== Your task ==
Wherever a picture appears in the listing below, leave it out and reproduce the rest exactly.
Stored data START
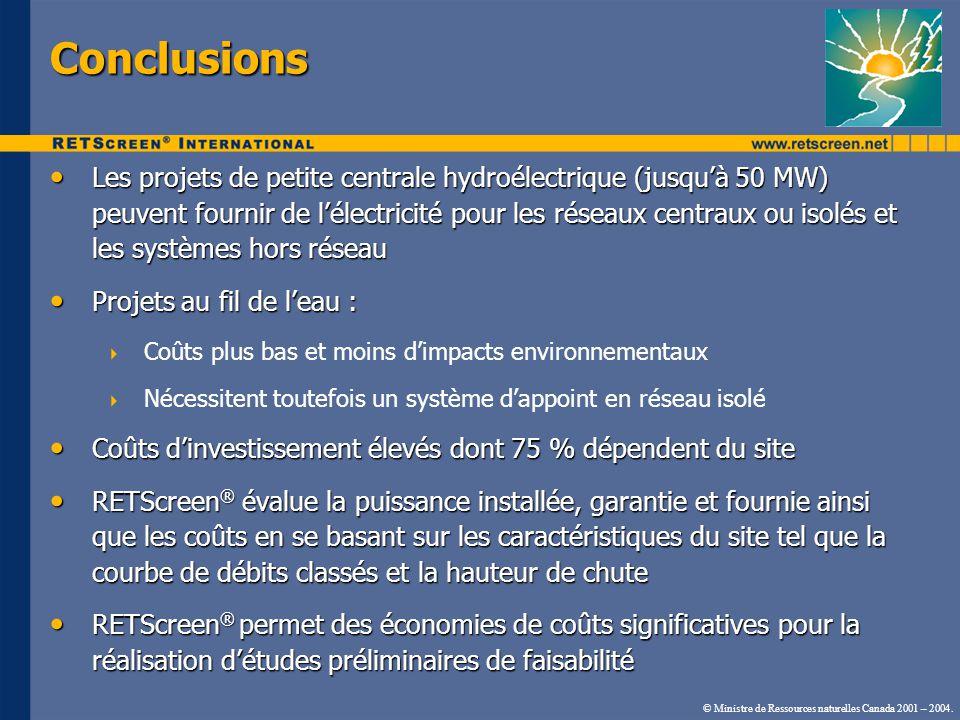 Conclusions Les projets de petite centrale hydroélectrique (jusquà 50 MW) peuvent fournir de lélectricité pour les réseaux centraux ou isolés et les systèmes hors réseau Les projets de petite centrale hydroélectrique (jusquà 50 MW) peuvent fournir de lélectricité pour les réseaux centraux ou isolés et les systèmes hors réseau Projets au fil de leau : Projets au fil de leau : Coûts plus bas et moins dimpacts environnementaux Nécessitent toutefois un système dappoint en réseau isolé Coûts dinvestissement élevés dont 75 % dépendent du site Coûts dinvestissement élevés dont 75 % dépendent du site RETScreen ® évalue la puissance installée, garantie et fournie ainsi que les coûts en se basant sur les caractéristiques du site tel que la courbe de débits classés et la hauteur de chute RETScreen ® évalue la puissance installée, garantie et fournie ainsi que les coûts en se basant sur les caractéristiques du site tel que la courbe de débits classés et la hauteur de chute RETScreen ® permet des économies de coûts significatives pour la réalisation détudes préliminaires de faisabilité RETScreen ® permet des économies de coûts significatives pour la réalisation détudes préliminaires de faisabilité © Ministre de Ressources naturelles Canada 2001 – 2004.
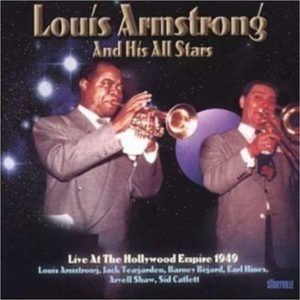 Louis Armstrong Live At The Hollywood Empire 1949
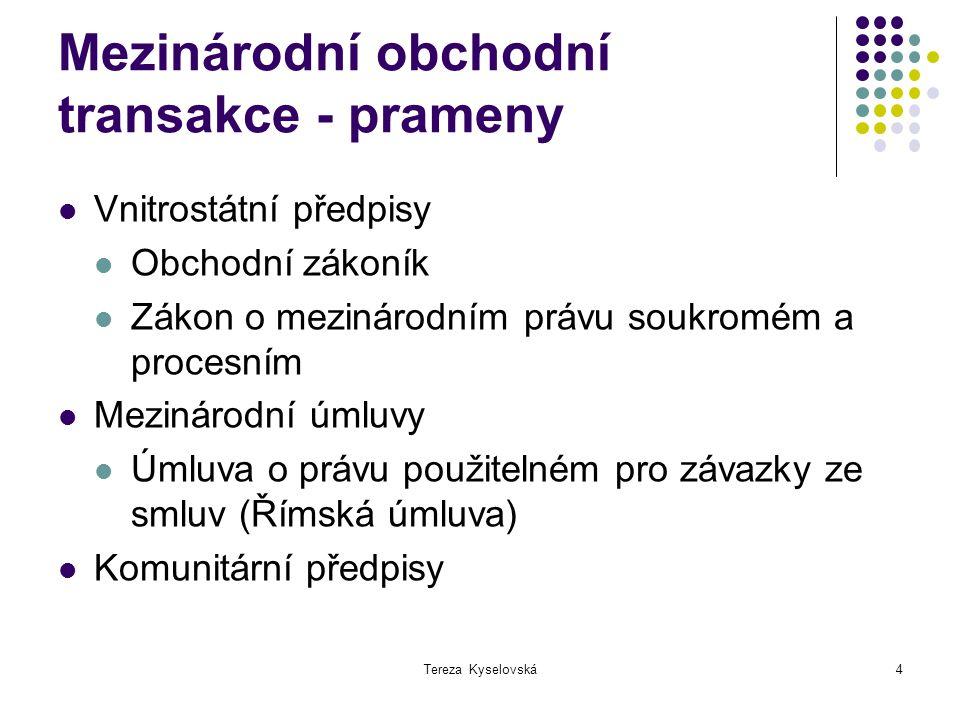 Tereza Kyselovská4 Mezinárodní obchodní transakce - prameny Vnitrostátní předpisy Obchodní zákoník Zákon o mezinárodním právu soukromém a procesním Me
Stored data END
== Answer to this task ==
 Conclusions Les projets de petite centrale hydroélectrique (jusquà 50 MW) peuvent fournir de lélectricité pour les réseaux centraux ou isolés et les systèmes hors réseau Les projets de petite centrale hydroélectrique (jusquà 50 MW) peuvent fournir de lélectricité pour les réseaux centraux ou isolés et les systèmes hors réseau Projets au fil de leau : Projets au fil de leau : Coûts plus bas et moins dimpacts environnementaux Nécessitent toutefois un système dappoint en réseau isolé Coûts dinvestissement élevés dont 75 % dépendent du site Coûts dinvestissement élevés dont 75 % dépendent du site RETScreen ® évalue la puissance installée, garantie et fournie ainsi que les coûts en se basant sur les caractéristiques du site tel que la courbe de débits classés et la hauteur de chute RETScreen ® évalue la puissance installée, garantie et fournie ainsi que les coûts en se basant sur les caractéristiques du site tel que la courbe de débits classés et la hauteur de chute RETScreen ® permet des économies de coûts significatives pour la réalisation détudes préliminaires de faisabilité RETScreen ® permet des économies de coûts significatives pour la réalisation détudes préliminaires de faisabilité © Ministre de Ressources naturelles Canada 2001 – 2004.
 Louis Armstrong Live At The Hollywood Empire 1949
 Tereza Kyselovská4 Mezinárodní obchodní transakce - prameny Vnitrostátní předpisy Obchodní zákoník Zákon o mezinárodním právu soukromém a procesním Me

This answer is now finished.